In the past 20 years, mortgage refinancing has grown to be an investor’s resource for raising capital. Not that big of a surprise, considering we’ve seen mortgage rates dip during the past few years. At the height of the foreclosure housing crisis, rates averaged about 5%-6% for a 30-year fixed-rate investment property mortgage.
Today, the average rate for a 30-year fixed mortgage is about 5.26%. This rate point allows investors a chance to save by lowering their payments.
Borrower: John Smith
Property: Single Family Home
Type: Fix & Hold/Rental
Term: 12 Month Short Term loan with a higher interest rate
Finances: the situation has improved, property cash flowing, and credit score has increased.
Determination: refinancing is worth the effort.
In this case, it makes sense to refinance. Amid a looming recession brought on by the pandemic and rates are fixing to rise in the months to follow, refinancing is plausible. While refinancing may not be right for every investor it’s wise to make sure this strategy works for you. Get familiar with your options as you build your portfolio. The better your experience and credit history the better opportunities come your way. Here’s everything you need to know about refinancing your investment property. From how to start the process, to figuring out if it’s the right thing to do.
☛Estimating Refinancing Costs
In every aspect related to investing it is best to step in with your eyes wide open. As a rule of thumb, refinancing will generally cost from 3% to 6% of your loan’s principal value. As a savvy investor, you should be sure to shop around to make sure you’re getting the best deal for your situation.
Since you’re essentially applying for a new loan, there will most likely be fees if you choose to refinance. Because of this, it’s important to consider those costs compared to the potential savings. A good rule of thumb is to make sure you can recover the cost of the refinance in 2-3 years
Today, the internet is filled to the brim with a variety of online calculators. These lender-sponsored tools help to determine your refinance costs. Unfortunately, this information is not always accurate because all lenders are different. Especially, if you are using private funding or investment capital. The lender will provide you with a rate quote that includes origination fees for your new loan. These fees include points and closing costs. At times, lenders may not charge origination fees. In that case, they may instead, charge the borrower a higher interest rate. So, look for the best-case scenario for your investment strategy.
Investors with credit scores above 760+ are considered top-tier borrowers. According to FICO.com, 59.25% of the American population has a credit score of 700 or above.

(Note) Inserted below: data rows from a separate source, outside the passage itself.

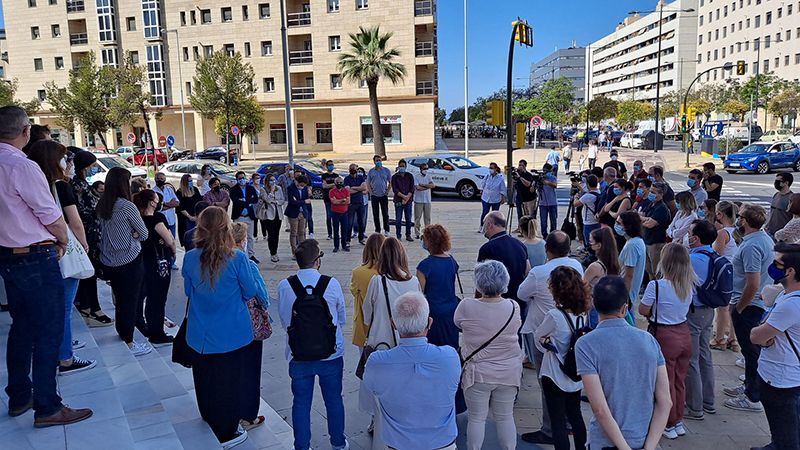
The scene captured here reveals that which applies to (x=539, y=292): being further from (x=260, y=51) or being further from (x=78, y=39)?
(x=78, y=39)

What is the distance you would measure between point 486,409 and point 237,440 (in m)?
1.92

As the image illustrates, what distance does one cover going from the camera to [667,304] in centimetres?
477

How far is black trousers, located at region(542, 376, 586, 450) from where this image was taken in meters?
4.25

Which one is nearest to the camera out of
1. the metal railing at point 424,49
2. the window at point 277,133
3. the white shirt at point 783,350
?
the white shirt at point 783,350

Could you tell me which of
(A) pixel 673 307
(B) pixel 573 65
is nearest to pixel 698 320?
(A) pixel 673 307

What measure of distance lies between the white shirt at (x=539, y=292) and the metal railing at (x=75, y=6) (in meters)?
63.3

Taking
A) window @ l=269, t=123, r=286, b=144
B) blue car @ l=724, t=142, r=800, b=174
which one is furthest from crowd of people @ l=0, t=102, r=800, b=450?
window @ l=269, t=123, r=286, b=144

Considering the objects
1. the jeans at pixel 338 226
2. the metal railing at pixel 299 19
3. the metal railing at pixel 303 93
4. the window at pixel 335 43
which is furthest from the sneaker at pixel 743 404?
the metal railing at pixel 299 19

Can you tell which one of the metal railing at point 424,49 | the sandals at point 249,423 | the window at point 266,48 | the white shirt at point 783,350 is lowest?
the sandals at point 249,423

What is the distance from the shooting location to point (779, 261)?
4023 millimetres

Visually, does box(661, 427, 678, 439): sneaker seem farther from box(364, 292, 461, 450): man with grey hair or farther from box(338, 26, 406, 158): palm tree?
box(338, 26, 406, 158): palm tree

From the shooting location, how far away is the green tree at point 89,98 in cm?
3903

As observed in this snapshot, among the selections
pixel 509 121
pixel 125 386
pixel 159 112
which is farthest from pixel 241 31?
pixel 125 386

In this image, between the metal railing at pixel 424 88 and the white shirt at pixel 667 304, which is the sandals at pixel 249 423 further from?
the metal railing at pixel 424 88
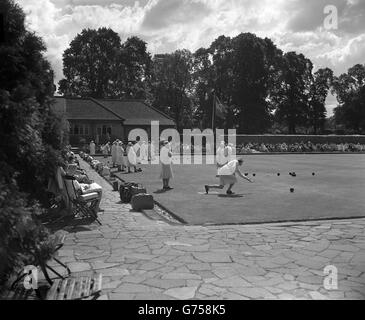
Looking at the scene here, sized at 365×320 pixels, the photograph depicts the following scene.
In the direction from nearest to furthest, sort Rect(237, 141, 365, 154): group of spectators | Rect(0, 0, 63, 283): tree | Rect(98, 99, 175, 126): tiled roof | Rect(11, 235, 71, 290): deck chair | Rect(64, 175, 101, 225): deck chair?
Rect(0, 0, 63, 283): tree → Rect(11, 235, 71, 290): deck chair → Rect(64, 175, 101, 225): deck chair → Rect(237, 141, 365, 154): group of spectators → Rect(98, 99, 175, 126): tiled roof

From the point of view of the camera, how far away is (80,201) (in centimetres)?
1073

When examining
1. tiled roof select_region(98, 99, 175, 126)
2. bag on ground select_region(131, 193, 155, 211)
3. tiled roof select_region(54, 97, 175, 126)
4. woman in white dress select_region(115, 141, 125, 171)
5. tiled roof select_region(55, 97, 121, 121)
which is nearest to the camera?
bag on ground select_region(131, 193, 155, 211)

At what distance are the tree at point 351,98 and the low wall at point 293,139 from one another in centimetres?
2639

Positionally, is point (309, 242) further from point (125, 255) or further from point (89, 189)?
point (89, 189)

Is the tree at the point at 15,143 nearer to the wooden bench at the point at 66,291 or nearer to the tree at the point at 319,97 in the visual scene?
the wooden bench at the point at 66,291

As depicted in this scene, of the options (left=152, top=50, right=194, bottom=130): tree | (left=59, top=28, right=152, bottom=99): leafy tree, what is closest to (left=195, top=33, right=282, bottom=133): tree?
(left=152, top=50, right=194, bottom=130): tree

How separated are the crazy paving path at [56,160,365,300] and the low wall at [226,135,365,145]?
1726 inches

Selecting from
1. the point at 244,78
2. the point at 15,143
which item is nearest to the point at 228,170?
the point at 15,143

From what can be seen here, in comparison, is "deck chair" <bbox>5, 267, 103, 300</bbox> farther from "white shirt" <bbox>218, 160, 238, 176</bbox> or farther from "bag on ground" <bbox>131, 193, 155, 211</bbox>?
"white shirt" <bbox>218, 160, 238, 176</bbox>

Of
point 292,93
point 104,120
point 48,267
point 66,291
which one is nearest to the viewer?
point 66,291

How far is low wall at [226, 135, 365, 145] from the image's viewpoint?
179 ft

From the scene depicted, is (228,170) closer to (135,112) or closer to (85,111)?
(85,111)

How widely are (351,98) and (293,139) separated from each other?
36.2 meters
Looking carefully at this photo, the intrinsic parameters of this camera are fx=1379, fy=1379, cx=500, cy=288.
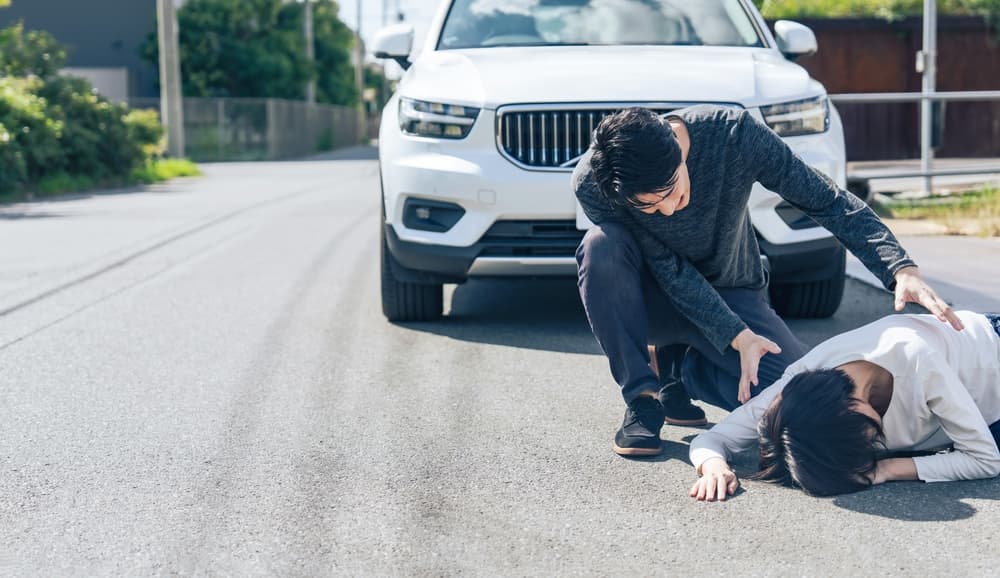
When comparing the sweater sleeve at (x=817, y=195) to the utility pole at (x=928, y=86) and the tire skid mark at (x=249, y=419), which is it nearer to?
the tire skid mark at (x=249, y=419)

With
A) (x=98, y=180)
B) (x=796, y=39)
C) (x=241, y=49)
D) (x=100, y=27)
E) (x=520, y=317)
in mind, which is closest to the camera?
(x=796, y=39)

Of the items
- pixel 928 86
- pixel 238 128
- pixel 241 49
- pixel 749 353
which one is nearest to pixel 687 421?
pixel 749 353

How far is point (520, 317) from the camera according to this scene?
275 inches

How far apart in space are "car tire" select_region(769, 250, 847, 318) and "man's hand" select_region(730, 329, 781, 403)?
8.71ft

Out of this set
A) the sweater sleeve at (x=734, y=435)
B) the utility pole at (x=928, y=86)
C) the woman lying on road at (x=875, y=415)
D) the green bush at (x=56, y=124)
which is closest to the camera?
the woman lying on road at (x=875, y=415)

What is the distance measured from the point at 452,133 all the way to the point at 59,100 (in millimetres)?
16603

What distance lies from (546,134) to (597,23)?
134 centimetres

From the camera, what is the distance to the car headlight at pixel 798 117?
6.00 m

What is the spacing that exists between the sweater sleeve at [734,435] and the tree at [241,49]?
36.7 meters

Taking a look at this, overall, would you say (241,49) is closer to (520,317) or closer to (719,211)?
(520,317)

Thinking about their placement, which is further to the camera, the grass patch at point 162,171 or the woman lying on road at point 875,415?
the grass patch at point 162,171

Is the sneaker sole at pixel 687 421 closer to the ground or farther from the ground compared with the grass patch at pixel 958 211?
closer to the ground

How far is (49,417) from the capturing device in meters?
4.84

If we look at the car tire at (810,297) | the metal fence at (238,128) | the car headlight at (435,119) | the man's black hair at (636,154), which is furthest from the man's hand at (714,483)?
the metal fence at (238,128)
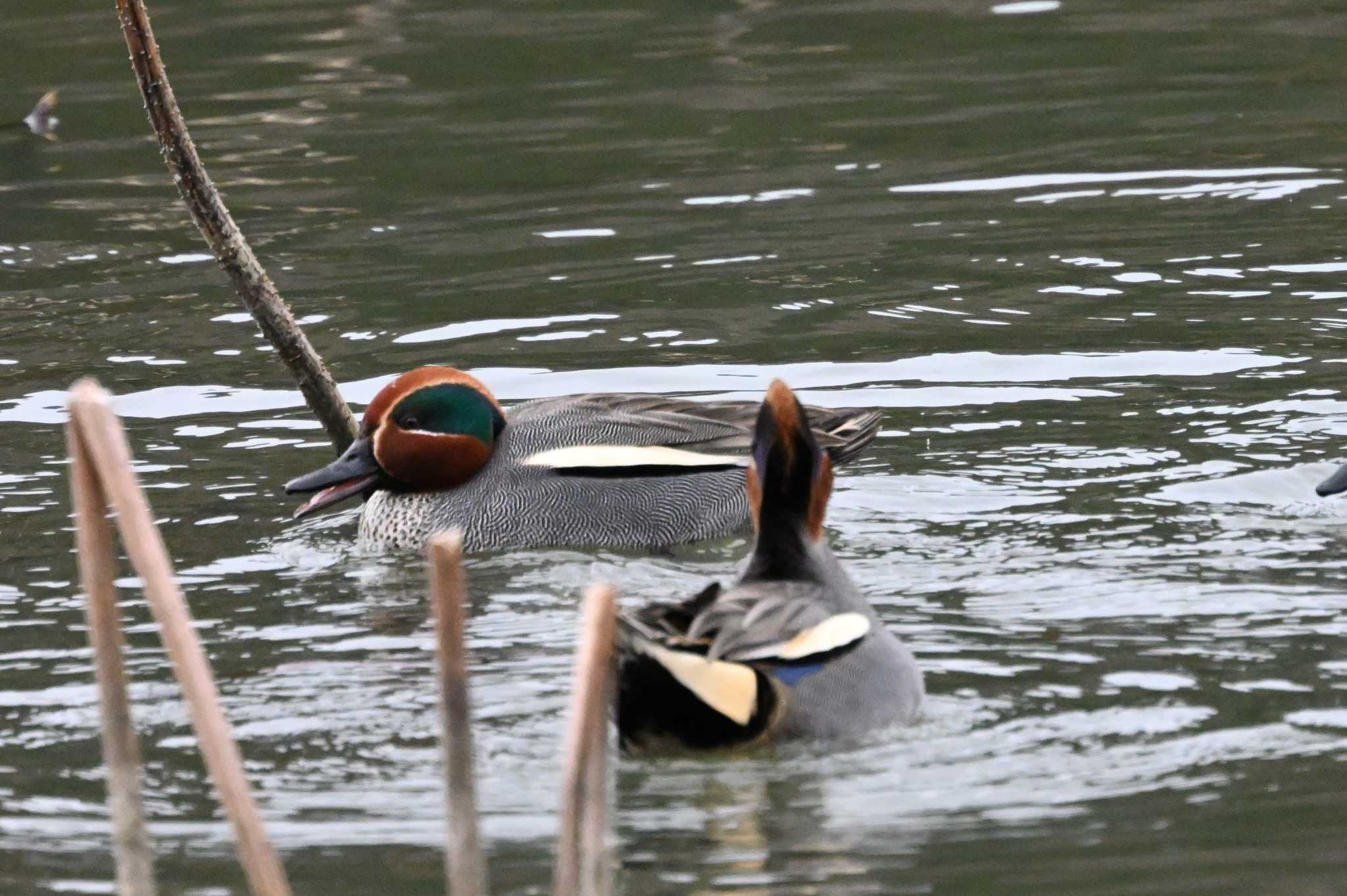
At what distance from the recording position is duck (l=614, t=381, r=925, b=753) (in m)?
5.99

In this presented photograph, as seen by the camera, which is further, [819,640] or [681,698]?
[819,640]

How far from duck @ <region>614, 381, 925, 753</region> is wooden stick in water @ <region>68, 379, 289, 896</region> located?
1.88m

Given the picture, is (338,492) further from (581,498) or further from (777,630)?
(777,630)

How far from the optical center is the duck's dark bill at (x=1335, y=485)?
8797 mm

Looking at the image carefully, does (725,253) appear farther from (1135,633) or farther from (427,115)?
(1135,633)

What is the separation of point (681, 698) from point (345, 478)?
3.82m

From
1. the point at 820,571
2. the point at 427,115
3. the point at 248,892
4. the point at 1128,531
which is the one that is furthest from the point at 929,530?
the point at 427,115

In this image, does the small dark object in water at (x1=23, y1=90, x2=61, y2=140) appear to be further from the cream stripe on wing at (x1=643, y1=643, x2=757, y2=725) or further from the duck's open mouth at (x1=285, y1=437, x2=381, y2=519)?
the cream stripe on wing at (x1=643, y1=643, x2=757, y2=725)

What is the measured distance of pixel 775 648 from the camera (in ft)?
20.6

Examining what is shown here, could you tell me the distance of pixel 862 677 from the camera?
649 cm

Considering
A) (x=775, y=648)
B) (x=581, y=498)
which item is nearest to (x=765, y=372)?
(x=581, y=498)

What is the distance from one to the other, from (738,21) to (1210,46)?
4.33 meters

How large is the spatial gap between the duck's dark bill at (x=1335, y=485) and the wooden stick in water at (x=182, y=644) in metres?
5.68

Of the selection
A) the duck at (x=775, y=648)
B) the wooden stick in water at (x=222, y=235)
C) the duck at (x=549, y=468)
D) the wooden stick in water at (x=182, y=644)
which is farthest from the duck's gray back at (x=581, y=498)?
the wooden stick in water at (x=182, y=644)
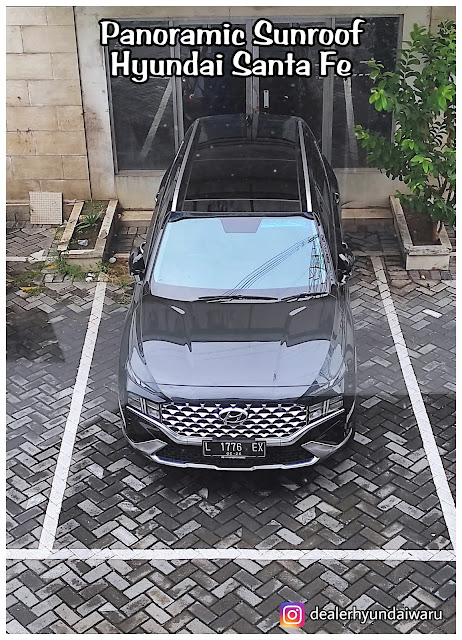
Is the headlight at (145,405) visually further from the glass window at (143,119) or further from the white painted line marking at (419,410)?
the glass window at (143,119)

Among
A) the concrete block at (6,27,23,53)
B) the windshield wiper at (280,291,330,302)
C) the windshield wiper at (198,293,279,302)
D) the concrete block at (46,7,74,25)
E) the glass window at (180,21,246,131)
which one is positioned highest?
the concrete block at (46,7,74,25)

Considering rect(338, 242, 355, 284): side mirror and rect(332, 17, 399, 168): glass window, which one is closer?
rect(338, 242, 355, 284): side mirror

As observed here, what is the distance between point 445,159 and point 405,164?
0.50 meters

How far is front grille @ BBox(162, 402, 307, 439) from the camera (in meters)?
6.34

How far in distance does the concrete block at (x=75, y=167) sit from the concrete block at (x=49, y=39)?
1.27 metres

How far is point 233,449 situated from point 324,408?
0.75 metres

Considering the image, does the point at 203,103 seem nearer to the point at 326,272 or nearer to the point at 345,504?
the point at 326,272

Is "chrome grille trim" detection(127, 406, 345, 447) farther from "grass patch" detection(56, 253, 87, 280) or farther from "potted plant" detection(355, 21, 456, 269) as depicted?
"grass patch" detection(56, 253, 87, 280)

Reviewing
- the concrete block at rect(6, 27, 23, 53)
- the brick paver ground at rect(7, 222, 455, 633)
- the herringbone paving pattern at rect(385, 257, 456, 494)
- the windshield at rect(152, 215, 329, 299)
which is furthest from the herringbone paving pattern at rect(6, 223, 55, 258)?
the herringbone paving pattern at rect(385, 257, 456, 494)

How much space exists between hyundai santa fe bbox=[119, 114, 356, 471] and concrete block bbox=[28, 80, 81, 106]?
2.43m

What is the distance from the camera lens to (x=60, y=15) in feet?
31.7

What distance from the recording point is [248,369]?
6.48m

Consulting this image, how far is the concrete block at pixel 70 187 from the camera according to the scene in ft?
34.7

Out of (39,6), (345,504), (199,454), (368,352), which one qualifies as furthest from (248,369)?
(39,6)
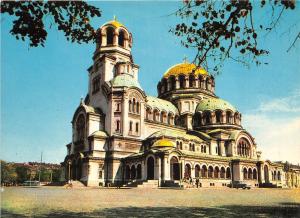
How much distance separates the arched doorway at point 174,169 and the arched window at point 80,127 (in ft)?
55.4

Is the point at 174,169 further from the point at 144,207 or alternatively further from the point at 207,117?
the point at 144,207

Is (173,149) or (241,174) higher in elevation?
(173,149)

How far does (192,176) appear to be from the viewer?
156 feet

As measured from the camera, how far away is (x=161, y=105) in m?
61.2

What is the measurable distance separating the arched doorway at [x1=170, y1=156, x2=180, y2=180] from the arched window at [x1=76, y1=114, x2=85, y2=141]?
16900 mm

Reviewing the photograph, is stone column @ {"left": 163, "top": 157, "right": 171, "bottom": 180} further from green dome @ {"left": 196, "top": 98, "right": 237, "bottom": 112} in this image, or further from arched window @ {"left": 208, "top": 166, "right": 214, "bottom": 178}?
green dome @ {"left": 196, "top": 98, "right": 237, "bottom": 112}

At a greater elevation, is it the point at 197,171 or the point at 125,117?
the point at 125,117

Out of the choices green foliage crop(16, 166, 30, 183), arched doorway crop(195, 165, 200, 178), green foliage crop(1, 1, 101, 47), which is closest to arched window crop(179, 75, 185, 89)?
arched doorway crop(195, 165, 200, 178)

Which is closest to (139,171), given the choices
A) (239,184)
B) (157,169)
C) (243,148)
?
(157,169)

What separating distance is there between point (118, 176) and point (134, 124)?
8584 mm

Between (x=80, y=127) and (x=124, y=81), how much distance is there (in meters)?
10.9

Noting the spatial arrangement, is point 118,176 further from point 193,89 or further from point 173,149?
point 193,89

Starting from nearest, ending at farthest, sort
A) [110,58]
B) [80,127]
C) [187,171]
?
[187,171] < [80,127] < [110,58]

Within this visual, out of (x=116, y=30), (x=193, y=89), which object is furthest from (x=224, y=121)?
(x=116, y=30)
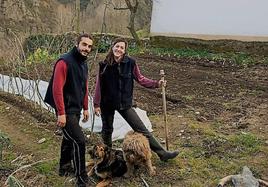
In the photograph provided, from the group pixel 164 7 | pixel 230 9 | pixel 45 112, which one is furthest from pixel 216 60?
pixel 45 112

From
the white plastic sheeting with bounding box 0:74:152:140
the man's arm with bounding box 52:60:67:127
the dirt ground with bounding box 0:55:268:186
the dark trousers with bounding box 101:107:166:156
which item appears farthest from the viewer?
the white plastic sheeting with bounding box 0:74:152:140

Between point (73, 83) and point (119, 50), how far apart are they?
22.7 inches

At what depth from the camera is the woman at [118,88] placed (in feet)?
15.4

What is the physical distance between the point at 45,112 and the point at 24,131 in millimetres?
670

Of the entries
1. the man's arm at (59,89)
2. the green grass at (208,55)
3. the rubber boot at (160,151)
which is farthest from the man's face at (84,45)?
the green grass at (208,55)

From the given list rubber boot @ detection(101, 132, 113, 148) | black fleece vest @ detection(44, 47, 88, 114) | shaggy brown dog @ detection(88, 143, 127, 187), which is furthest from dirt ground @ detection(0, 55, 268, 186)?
black fleece vest @ detection(44, 47, 88, 114)

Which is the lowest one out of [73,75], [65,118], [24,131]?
[24,131]

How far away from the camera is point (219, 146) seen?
5574 millimetres

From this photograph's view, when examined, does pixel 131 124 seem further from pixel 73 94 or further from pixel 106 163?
pixel 73 94

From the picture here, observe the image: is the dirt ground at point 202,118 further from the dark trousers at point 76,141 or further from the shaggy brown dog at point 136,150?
the dark trousers at point 76,141

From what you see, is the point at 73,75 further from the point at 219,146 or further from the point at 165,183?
the point at 219,146

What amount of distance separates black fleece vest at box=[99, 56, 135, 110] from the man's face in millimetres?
400

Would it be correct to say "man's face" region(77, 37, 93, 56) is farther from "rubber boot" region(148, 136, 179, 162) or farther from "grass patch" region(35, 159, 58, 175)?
"grass patch" region(35, 159, 58, 175)

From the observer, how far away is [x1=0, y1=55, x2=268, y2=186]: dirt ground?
4.95m
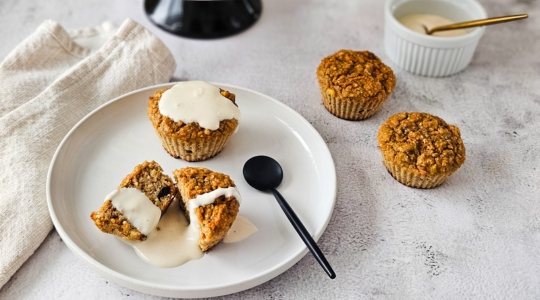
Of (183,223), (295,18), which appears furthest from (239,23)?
(183,223)

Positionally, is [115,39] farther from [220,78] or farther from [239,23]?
[239,23]

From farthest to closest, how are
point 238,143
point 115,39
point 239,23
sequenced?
point 239,23, point 115,39, point 238,143

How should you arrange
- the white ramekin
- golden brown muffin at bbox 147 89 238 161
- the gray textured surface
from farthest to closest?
the white ramekin, golden brown muffin at bbox 147 89 238 161, the gray textured surface

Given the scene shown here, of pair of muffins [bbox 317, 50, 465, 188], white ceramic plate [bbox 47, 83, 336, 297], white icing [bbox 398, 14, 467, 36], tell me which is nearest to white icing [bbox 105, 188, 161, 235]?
white ceramic plate [bbox 47, 83, 336, 297]

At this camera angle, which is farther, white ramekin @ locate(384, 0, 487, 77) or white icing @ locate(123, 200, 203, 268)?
white ramekin @ locate(384, 0, 487, 77)

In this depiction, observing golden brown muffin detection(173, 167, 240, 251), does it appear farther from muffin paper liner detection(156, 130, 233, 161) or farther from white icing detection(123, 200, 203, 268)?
muffin paper liner detection(156, 130, 233, 161)

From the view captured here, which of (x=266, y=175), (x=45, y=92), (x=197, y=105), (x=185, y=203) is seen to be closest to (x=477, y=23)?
(x=266, y=175)

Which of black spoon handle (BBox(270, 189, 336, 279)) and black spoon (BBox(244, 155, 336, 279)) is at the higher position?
black spoon handle (BBox(270, 189, 336, 279))
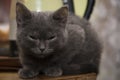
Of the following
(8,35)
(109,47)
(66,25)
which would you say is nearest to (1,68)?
(8,35)

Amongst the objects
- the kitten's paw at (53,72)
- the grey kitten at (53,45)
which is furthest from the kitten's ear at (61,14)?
the kitten's paw at (53,72)

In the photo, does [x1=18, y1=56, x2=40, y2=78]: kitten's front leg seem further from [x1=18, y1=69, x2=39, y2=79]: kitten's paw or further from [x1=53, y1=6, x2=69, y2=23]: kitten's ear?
[x1=53, y1=6, x2=69, y2=23]: kitten's ear

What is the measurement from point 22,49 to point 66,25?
0.13 meters

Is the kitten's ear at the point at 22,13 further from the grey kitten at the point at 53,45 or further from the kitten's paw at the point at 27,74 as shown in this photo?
the kitten's paw at the point at 27,74

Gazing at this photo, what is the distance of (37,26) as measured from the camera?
75 cm

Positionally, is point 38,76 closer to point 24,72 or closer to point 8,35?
point 24,72

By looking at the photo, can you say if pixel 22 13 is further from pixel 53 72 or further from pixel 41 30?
pixel 53 72

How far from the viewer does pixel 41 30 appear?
744mm

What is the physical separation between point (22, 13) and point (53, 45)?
109mm

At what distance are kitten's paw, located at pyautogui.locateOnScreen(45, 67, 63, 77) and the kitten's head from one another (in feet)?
0.17

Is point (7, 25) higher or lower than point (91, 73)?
higher

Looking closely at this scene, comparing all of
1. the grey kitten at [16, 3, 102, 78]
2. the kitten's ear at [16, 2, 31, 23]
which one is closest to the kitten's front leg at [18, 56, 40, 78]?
the grey kitten at [16, 3, 102, 78]

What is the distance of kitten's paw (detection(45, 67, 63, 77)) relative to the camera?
2.57 ft

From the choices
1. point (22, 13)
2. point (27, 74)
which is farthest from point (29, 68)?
point (22, 13)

Additionally, only 1.6% of the population has a perfect score of 850. So, if you fall within the parameters of 700-850 lenders will give you the keys to the kingdom. A combination of good credit history, coupled with a strong investment track record can open doors for you. Lenders like ROGP Capital will reward you with capital that can help grow your portfolio. Rewards may include offering competitive rates, fast funding, and no hidden fees. Additionally, developing a solid partnership with your lender and including them as part of your team is a smart move when developing your portfolio.
Determine your plan for the refinance option. Anytime you pool your cash for investment, make sure you develop a good plan of action. There are several mortgage loan types, but “rate and term” and “cash-out” are the two most common. Bridge loan programs and rental loan programs for multi-family and commercial properties are also very popular with investors that have portfolios. We will discuss these programs later in an upcoming article.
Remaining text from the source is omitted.